##### Texto mostrado

Así, estos constituyen un esbozo del modelo ideal de sociedad que se quiere proyectar fuera del terreno de juego: el sometimiento a unas reglas que igualan las oportunidades de los participantes, el sentimiento de unidad en la multiculturalidad y el ambiente pacifista.
Entre los símbolos olímpicos más reconocibles en el ideario colectivo figura la llama olímpica. El paso de la antorcha se ha convertido en un acto que congrega a miles de personas que participan, junto a los portadores, de esta llamada a la amistad, al ambiente festivo y a un clima pacifista. La imagen del paso de la antorcha entre los relevistas de cada edición olímpica constituye un gesto de enorme trascendencia simbólica y pedagógica, donde jóvenes y adultos comparten algo más que una llama: es la perdurabilidad de la historia, la nobleza moral y el mensaje pacificador del olimpismo.
2) La mejor versión de uno mismo
El atleta se convierte en modelo de conducta, que ejemplifica una serie de valores relacionados con la resistencia a la adversidad, el respeto al reglamento y a los adversarios y la perseverante lucha por la perfección, por mostrar la mejor versión de sí mismo en la contienda deportiva.
Desde luego, la historia olímpica reciente nos ha dejado testimonios de superación personal capaces de inspirar a las nuevas generaciones, como la corredora Wilma Rudolph, tricampeona olímpica en Roma 1960, que padeció una grave infección en una pierna (poliomielitis) cuando era niña, y fue precisamente el deporte lo que motivó su recuperación. Más cercano nos parece el caso del nadador Michael Phelps, el deportista olímpico más condecorado de todos los tiempos, con 22 medallas. A la edad de siete años fue diagnosticado con trastorno por déficit de atención con hiperactividad (TDAH) y fue este el principal motivo por el que empezó a practicar la natación.

##########
##### Extracto de datos

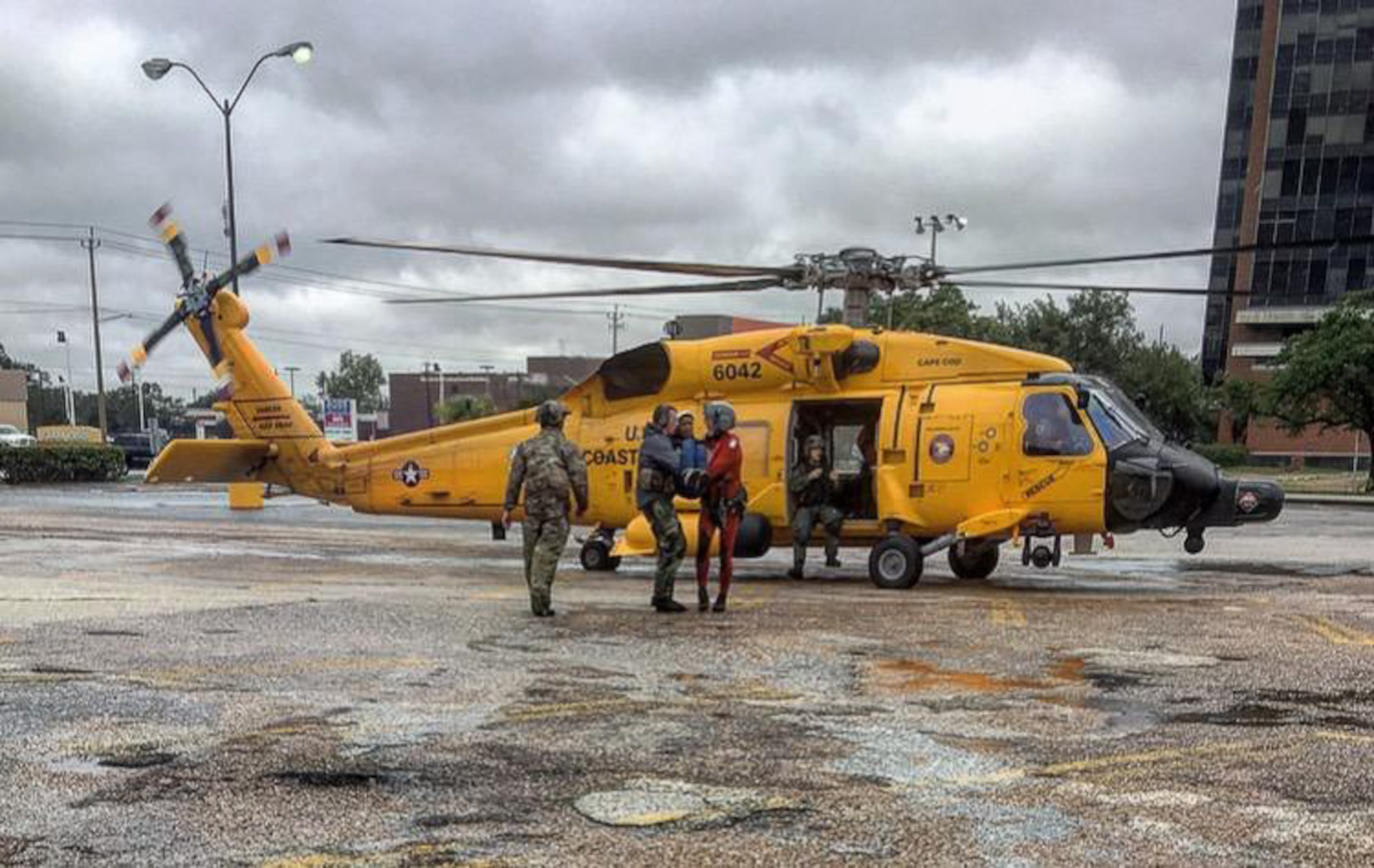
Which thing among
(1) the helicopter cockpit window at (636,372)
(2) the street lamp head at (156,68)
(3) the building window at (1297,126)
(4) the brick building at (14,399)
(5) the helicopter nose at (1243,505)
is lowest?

##########

* **Acción requerida 1**
En el texto sobre los valores olímpicos, ¿cuántas medallas olímpicas suma Michael Phelps?
* **Acción requerida 2**
Prosigue el texto sobre los valores olímpicos a partir de su última oración.

* **Respuesta 1**
22 medallas.

* **Respuesta 2**
También debemos destacar las inspiradoras trayectorias de algunos deportistas que nunca consiguieron medallas. En los Juegos de Barcelona 1992, el atleta favorito para hacerse con el oro en la prueba de 400 metros lisos, Derek Redmond, tuvo una grave lesión durante las semifinales. Pese a ello, con una férrea voluntad, el atleta inglés se levantó del suelo y decidió terminar la carrera; y lo hizo cojeando, ayudado por su padre en los últimos metros y entre gritos de dolor. Esta lesión le obligó a dejar para siempre el atletismo, pero poco después se convirtió en un importante escritor y conferenciante sobre la autodisciplina, la motivación, la capacidad de sufrimiento y la superación personal. Más reciente, si cabe, es la historia del fondista estadounidense Louis Zamperini (inmortalizada por el filme de 2014 Unbroken, dirigida por Angelina Jolie), quien compitió en la prueba de los 5000 metros de atletismo en los Juegos Olímpicos de Berlín en 1936. No consiguió ningún triunfo, de hecho acabó en octavo puesto; sin embargo, hizo algo imposible hasta la fecha: recorrer la última vuelta de la prueba en tan solo 56 segundos. Tras la II Guerra Mundial, donde fue hecho prisionero y resistió estoicamente al hambre y a las vejaciones en un campo militar japonés, se dedicó a dar charlas sobre motivación en universidades e instituciones educativas y deportivas.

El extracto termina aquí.